Pouvez-vous recopier intégralement, sans rien y changer, l'extrait d'entretien ci-dessous où Olivier Assayas parle de peinture et de cinéma ?

> _EXTRAIT_:
........

Je me disais que le cinéma était inaccessible,
trop loin, trop compliqué: je travaillais comme stagiaire,
je faisais des petits boulots sur des films pour m’approcher
de la pratique du cinéma. Je pensais que, tout en peignant,
j’arriverais un jour à faire des films. Je ne voulais
pas devenir réalisateur par la voie hiérarchique,
en étant deuxième assistant, puis premier: cela
ne me correspondait pas. Quand j’ai eu la possibilité
de faire des courts-métrages de façon artisanale,
j’ai compris que j’étais encore trop loin du cinéma
car je devais m’y engager à plein temps pour pouvoir
l’aborder.
Cinélycée :
Regrettez-vous d’avoir abandonné la peinture ?
Olivier Assayas : Non je
ne regrette pas car le chemin que j’ai pris n’était
pas compatible avec la peinture. Il fallait que je m’engage
entièrement dans l’un des deux: or, le cinéma
demande une pratique et une réflexion, j’ai donc
commencé à écrire sur le cinéma,
et à écrire des scénarios. C’est une
activité envahissante, surtout quand elle se développe
sur plusieurs niveaux. La peinture me manque de façon
diffuse, presque dans le rapport physique avec la toile,
les pinceaux, les gestes. En même temps je crois que
c’est en peignant que j’ai appris le plus de choses sur
l’art, ce que c’est qu’exprimer quelque chose. Quand je
fais du cinéma, c’est ,de façon incarnée,
élargie, quelque chose qui a à voir avec ce
qui se passait entre la toile et moi.

........

> _DONNÉES FOURNIES_:
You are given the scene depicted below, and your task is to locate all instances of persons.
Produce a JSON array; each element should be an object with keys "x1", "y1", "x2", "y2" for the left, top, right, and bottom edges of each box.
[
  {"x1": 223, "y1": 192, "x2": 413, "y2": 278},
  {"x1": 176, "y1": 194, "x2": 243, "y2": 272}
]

........

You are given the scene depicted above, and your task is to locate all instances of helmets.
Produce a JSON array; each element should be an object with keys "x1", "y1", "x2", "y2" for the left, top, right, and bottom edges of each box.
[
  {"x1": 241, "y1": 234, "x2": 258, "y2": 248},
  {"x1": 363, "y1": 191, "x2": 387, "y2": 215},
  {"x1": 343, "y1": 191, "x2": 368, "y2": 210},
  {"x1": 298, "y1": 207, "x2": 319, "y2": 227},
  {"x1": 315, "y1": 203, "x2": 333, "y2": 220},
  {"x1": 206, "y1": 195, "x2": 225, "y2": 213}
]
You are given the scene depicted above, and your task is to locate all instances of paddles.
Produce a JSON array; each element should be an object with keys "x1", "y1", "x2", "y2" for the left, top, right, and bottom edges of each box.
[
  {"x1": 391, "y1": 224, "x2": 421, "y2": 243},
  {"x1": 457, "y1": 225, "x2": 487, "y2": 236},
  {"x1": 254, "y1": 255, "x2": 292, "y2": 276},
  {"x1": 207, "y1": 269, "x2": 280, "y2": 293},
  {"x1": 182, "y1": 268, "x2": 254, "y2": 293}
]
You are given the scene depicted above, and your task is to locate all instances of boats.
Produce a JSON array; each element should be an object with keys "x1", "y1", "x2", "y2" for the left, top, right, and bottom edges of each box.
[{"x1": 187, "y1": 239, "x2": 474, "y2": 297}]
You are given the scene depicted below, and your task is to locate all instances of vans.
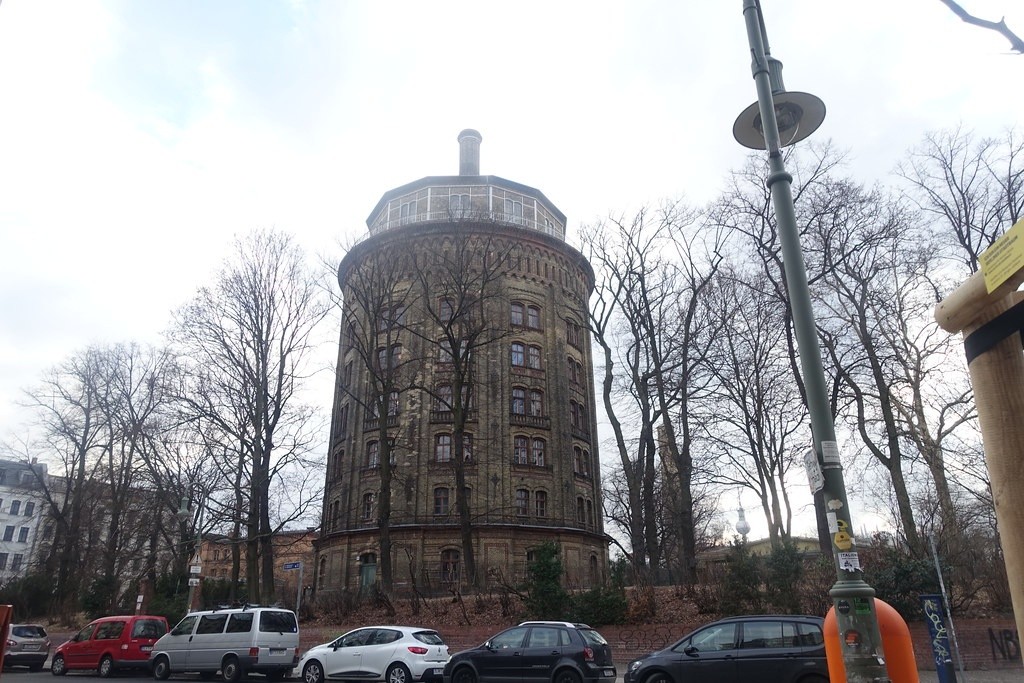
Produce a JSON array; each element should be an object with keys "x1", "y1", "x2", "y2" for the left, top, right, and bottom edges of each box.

........

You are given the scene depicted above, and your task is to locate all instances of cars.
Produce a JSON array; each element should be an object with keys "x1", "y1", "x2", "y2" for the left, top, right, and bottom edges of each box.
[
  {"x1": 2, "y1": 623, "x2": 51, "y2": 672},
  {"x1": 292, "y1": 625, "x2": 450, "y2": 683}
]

........

> _RÉPONSE_:
Je me disais que le cinéma était inaccessible,
trop loin, trop compliqué: je travaillais comme stagiaire,
je faisais des petits boulots sur des films pour m’approcher
de la pratique du cinéma. Je pensais que, tout en peignant,
j’arriverais un jour à faire des films. Je ne voulais
pas devenir réalisateur par la voie hiérarchique,
en étant deuxième assistant, puis premier: cela
ne me correspondait pas. Quand j’ai eu la possibilité
de faire des courts-métrages de façon artisanale,
j’ai compris que j’étais encore trop loin du cinéma
car je devais m’y engager à plein temps pour pouvoir
l’aborder.
Cinélycée :
Regrettez-vous d’avoir abandonné la peinture ?
Olivier Assayas : Non je
ne regrette pas car le chemin que j’ai pris n’était
pas compatible avec la peinture. Il fallait que je m’engage
entièrement dans l’un des deux: or, le cinéma
demande une pratique et une réflexion, j’ai donc
commencé à écrire sur le cinéma,
et à écrire des scénarios. C’est une
activité envahissante, surtout quand elle se développe
sur plusieurs niveaux. La peinture me manque de façon
diffuse, presque dans le rapport physique avec la toile,
les pinceaux, les gestes. En même temps je crois que
c’est en peignant que j’ai appris le plus de choses sur
l’art, ce que c’est qu’exprimer quelque chose. Quand je
fais du cinéma, c’est ,de façon incarnée,
élargie, quelque chose qui a à voir avec ce
qui se passait entre la toile et moi.